╭─ Vorliegender Text
Steinmeyer, Franz Ludwig - Die Himmelfahrt Jesu.

Steinmeyer, Franz Ludwig - Die Himmelfahrt Jesu.

Da Jesus Solches gesagt hatte, ward er aufgehoben zusehends, und eine Wolke nahm ihn auf vor ihren Augen hinweg.

- so beschließt der Evangelist Lukas die Erzählung von den Geschichten, welche nach dem Ratschlusse Gottes in Erfüllung gegangen seien, wie er sie genau von den Augenzeugen und den ersten Dienern des Worts erkundet, und sie danach zu dem Zwecke aufgezeichnet habe, damit die verkündigte Lehre des gewissen Grundes nicht ermangeln möge. Die Lehre von einem solchen Ausgange des Sohnes Gottes geht durch alle unsere heiligen Schriften hindurch. Wie sie eng mit dem innersten Wesen unseres Glaubens verflochten ist, wie sie nicht minder tief in die letzten Gründe des christlichen Lebens und Wandels hineinragt, so bricht sie wiederholt in der Predigt der auserwählten Rüstzeuge Gottes mit unverkennbarer Betonung hervor. Wir erwarten es, dass jene Zuversicht, mit welcher die Jünger Jesu die letzten Worte ihres Meisters aufnahmen, „ich bin vom Vater ausgegangen und gekommen in die Welt, wiederum verlasse ich die Welt und gehe zum Vater“, „siehe, nun redest du frei heraus“, dass sie in erhöhter und verklärter Weise auf dem fröhlich aufgetanen Munde der Apostel ruhen werde; und so hören wir denn auch den Petrus in seinem ersten Zeugnis vor den Männern von Israel mit neuen Zungen rühmen: David ist nicht gen Himmel gefahren, aber er spricht, der Herr hat gesagt zu meinem Herrn, setze dich zu meiner Rechten. Wir erwarten es, dass sich die Unmittelbarkeit, in welcher Paulus den gen Himmel Aufgestiegenen erfahren hat, in seiner Predigt ihren angemessenen Ausdruck schaffen werde; und wir kennen den mächtigen Schlusston seines Liedes in höherem Chor: kündlich groß ist das gottselige Geheimnis, Gott ist geoffenbart im Fleisch, aufgenommen in die Herrlichkeit! Und so musste es denn auch geschehen, dass die Summa der apostolischen Lehre in dem Bekenntnis der ganzen Christenheit auf Erden es als einen wesentlichen Glaubenssatz mit aufgestellt: „aufgefahren gen Himmel, sitzt zur Rechten Gottes, des allmächtigen Vaters, von dannen er kommen wird, zu richten die Lebendigen und die Toten.“ Aber die eigentliche Erzählung des geschichtlichen Hergangs dieser Gottestat findet sich in unserem dritten Evangelium allein, und auf dessen Bericht sehen wir uns daher für die gegenwärtige Darstellung beschränkt.
╰─
╭─ Datensätze
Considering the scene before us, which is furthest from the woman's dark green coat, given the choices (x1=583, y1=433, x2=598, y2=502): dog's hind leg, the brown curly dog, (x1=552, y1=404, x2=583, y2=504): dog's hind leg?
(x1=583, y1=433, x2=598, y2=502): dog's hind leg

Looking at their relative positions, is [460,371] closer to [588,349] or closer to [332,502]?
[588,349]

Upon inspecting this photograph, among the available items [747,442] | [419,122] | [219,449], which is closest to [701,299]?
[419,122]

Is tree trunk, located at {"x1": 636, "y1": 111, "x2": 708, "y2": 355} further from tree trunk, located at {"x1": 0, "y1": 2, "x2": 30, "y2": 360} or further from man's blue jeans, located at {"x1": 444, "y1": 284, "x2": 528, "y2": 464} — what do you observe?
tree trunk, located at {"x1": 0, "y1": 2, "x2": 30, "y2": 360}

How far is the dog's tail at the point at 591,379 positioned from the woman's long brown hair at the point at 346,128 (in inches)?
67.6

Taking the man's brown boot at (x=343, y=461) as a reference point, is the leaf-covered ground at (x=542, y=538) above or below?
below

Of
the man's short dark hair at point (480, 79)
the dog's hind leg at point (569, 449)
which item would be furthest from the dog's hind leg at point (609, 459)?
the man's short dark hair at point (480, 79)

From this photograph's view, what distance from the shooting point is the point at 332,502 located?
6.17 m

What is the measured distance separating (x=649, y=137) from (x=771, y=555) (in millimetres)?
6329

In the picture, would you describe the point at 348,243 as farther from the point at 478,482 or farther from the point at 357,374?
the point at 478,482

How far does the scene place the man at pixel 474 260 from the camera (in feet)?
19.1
╰─
Aufgaben:
1. In welchem Evangelium findet sich laut dem Text zur Himmelfahrt Jesu die eigentliche Erzählung des geschichtlichen Hergangs dieser Gottestat?
2. Führe bitte den Text zur Himmelfahrt Jesu im Anschluss an seinen letzten Satz fort.
Die Daten stehen in keinem Zusammenhang mit dem Text zur Himmelfahrt Jesu.

Lösungen je Aufgabe:
1. Allein im dritten Evangelium.

2.
Wie erscheint die Himmelfahrt des Herrn in seinem Licht? Zunächst als ein Abschied; sodann als eine Auffahrt; zuletzt als ein Heimgang.

„Gott fährt auf unter Jauchzen, der Herr unter heller Posaune; lobsingt Gott, lobsingt unsrem Könige, denn er ist König der ganzen Erde und herrscht über die Heiden sitzend auf seinem heiligen Throne“; in diesen Lauten geht ein Psalm der Söhne Korahs. Räumen wir es ein, dass die Kirche dies Lied mit Recht als ein Vorspiel der Himmelfahrt Jesu Christi betrachte: so lassen seine Töne es schon ahnen, welch einen Abschied der Herr auf der Höhe des Ölberges genommen habe. Wenn Jubel und Lobgesang denselben begleiten, und wenn wir in der Tat von den auserwählten Zeugen lesen, „sie aber beteten ihn an und waren allewege im Tempel, priesen und lobten Gott“: so zerrinnen alle die trüben Vorstellungen von selbst, auf welche sonst der Klang des Ausdrucks führen mag; und kein Trauerbild, es sei auf Seiten des Scheidenden, oder es sei bei dem Hinblick auf die Bleibenden, darf sich vor unseren Augen gestalten. Nicht von dem Leben scheidet der Herr in dieser Stunde. Den Kelch hatte er geleert, als er hinweggerissen aus dem Lande der Lebendigen zu einem Mal den Tod von Gottes Gnade für Alle schmeckte. Aber nachdem er nun sein Leben wiedergenommen und sich lebendig erzeigt durch mancherlei Erweisungen, stirbt er hinfort nicht mehr, der Tod mag über ihn nicht herrschen, und Niemand kann seines Lebens Länge ausreden.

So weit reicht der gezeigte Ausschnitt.